─── Source extract ───

Trump tells Candace to stop saying Brigitte is a man
FG: The Donald Trump story. He leant on you himself to stop talking about the Brigitte Macron story.
CO: Yeah. Back in February, Macron was in the White House ostensibly to discuss Russia and Ukraine. I was contacted by the White House and told that he took Trump to the side and wanted me to stop talking about Brigitte. And the person who relayed this to me before Trump called me the next day, said that it was a contingency on the Ukraine-Russia conversation, which is ridiculous. When Trump called me the next day. He basically said he was very surprised. But Macron took him aside and asked if he could get me to stop talking about Brigitte. I said to him that I would not speak about Brigitte for a few months while he was looking for a signature on some document pertaining to the EU. But then certainly, of course, I would speak about it months later, which is exactly what I did.
The Candace-Trump fallout
FG: You were a keen supporter. He was a fan of you. And then it seems you’ve completely fallen out and largely over Gaza. Am I correct in saying that?

───

Task requirements —
Write the next part of the interview about Trump and Candace, picking up right after its last line. The items have nothing to do with this.

─── Data records ───

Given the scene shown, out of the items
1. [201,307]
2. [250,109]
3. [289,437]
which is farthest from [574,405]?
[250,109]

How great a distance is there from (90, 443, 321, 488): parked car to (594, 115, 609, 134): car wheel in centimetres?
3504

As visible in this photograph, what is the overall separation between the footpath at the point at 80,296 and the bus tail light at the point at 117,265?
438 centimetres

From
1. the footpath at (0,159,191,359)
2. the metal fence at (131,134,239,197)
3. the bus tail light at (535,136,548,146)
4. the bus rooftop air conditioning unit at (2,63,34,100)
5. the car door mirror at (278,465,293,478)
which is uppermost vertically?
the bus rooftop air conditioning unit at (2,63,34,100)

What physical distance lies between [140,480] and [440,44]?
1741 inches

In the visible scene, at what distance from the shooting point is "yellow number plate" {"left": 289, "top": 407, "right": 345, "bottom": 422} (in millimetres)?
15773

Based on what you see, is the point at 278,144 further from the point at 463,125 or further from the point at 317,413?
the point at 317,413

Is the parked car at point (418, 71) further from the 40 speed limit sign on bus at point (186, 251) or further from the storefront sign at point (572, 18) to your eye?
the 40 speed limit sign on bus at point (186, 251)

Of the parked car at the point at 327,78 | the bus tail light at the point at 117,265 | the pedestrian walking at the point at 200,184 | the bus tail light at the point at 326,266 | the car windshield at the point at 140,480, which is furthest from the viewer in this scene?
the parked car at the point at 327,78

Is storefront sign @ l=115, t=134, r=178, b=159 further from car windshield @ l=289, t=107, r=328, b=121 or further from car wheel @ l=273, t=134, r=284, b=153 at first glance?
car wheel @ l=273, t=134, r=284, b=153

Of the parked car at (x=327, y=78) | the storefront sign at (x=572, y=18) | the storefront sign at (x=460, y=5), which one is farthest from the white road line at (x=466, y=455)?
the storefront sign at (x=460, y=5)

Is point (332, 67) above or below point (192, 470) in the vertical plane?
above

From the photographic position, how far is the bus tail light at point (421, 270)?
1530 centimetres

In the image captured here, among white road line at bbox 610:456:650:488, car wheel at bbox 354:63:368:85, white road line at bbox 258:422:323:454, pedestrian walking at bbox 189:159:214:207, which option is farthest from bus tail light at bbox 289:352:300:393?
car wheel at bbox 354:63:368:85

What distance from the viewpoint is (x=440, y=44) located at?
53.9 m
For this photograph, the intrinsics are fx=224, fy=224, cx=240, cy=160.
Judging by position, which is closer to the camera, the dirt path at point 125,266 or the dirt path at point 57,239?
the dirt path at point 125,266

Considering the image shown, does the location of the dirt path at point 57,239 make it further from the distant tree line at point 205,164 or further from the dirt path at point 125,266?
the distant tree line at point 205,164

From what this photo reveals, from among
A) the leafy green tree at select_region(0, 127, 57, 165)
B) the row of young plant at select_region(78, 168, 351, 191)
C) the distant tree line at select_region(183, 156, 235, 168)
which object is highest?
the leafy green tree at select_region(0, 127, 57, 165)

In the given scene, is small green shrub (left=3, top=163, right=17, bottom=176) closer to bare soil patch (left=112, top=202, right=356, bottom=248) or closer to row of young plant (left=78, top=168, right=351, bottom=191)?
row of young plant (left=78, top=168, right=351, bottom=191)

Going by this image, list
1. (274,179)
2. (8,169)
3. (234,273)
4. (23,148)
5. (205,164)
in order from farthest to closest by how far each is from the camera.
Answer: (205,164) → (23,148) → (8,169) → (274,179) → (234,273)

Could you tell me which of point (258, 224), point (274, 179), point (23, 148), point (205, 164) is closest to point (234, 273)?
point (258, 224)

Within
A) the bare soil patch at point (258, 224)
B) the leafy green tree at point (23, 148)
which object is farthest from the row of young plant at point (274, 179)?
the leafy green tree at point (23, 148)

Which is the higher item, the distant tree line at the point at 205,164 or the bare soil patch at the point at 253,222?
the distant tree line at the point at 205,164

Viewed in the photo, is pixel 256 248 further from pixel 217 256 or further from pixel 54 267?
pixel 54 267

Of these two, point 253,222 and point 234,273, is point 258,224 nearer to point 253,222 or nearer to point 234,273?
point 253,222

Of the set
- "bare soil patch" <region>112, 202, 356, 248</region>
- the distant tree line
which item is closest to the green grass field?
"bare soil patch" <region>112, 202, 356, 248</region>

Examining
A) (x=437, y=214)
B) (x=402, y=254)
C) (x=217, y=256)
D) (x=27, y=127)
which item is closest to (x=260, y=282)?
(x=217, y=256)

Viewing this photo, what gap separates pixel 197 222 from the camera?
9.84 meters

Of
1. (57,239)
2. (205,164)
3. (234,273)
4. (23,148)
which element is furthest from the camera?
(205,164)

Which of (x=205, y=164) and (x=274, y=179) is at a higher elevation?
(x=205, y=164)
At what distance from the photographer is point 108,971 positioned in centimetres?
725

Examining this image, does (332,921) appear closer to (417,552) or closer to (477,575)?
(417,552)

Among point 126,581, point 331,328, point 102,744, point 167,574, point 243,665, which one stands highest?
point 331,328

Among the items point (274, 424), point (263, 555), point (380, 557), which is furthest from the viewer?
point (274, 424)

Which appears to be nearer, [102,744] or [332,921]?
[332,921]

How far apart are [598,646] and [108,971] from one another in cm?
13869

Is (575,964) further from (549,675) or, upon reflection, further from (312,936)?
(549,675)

───

Answer section —
CO: You are correct in saying that. What’s happening in Gaza, to me is just a moment of are you a human? Are you not a human? And also the Epstein fumble as well – the gaslighting of the Epstein case. To effectively gaslight your supporters and say, why? Why are we still talking about Jeffrey Epstein? What do you mean, why aren’t we still talking about Jeffrey Epstein if there’s been a blackmail ring, and politicians are supporting things because they have been blackmailed. I’ve been very disappointed in him.
FG: The Wall Street Journal is reporting that he’s in the files that he sent this card, this bawdy card, to Jeffrey at birthday card to Jeffrey Epstein.
CO: I don’t buy the birthday card because Trump immediately came out and said, this is not true and sued. In May when Pam Bondi sat down for a meeting and said, you’re actually in these files, he never debunked that. Do I believe that Donald Trump was on Epstein Island? No. Do we know that he parted with Epstein in his youth? Yes, we know that… The bigger point is that he he could have come to his supporters and said, “look, I’m very surprised to hear this. I have nothing to do with anything that happened on that island.” He could have gotten ahead of it. When you choose to gaslight the public, you have become exactly what you knew that we hated when we sent you into DC.
Do you ever think you’re a conspiracy theorist, Candace?
FG: Do you ever feel that you’ve maybe taken crazy pills and you’ve become a conspiracy theorist?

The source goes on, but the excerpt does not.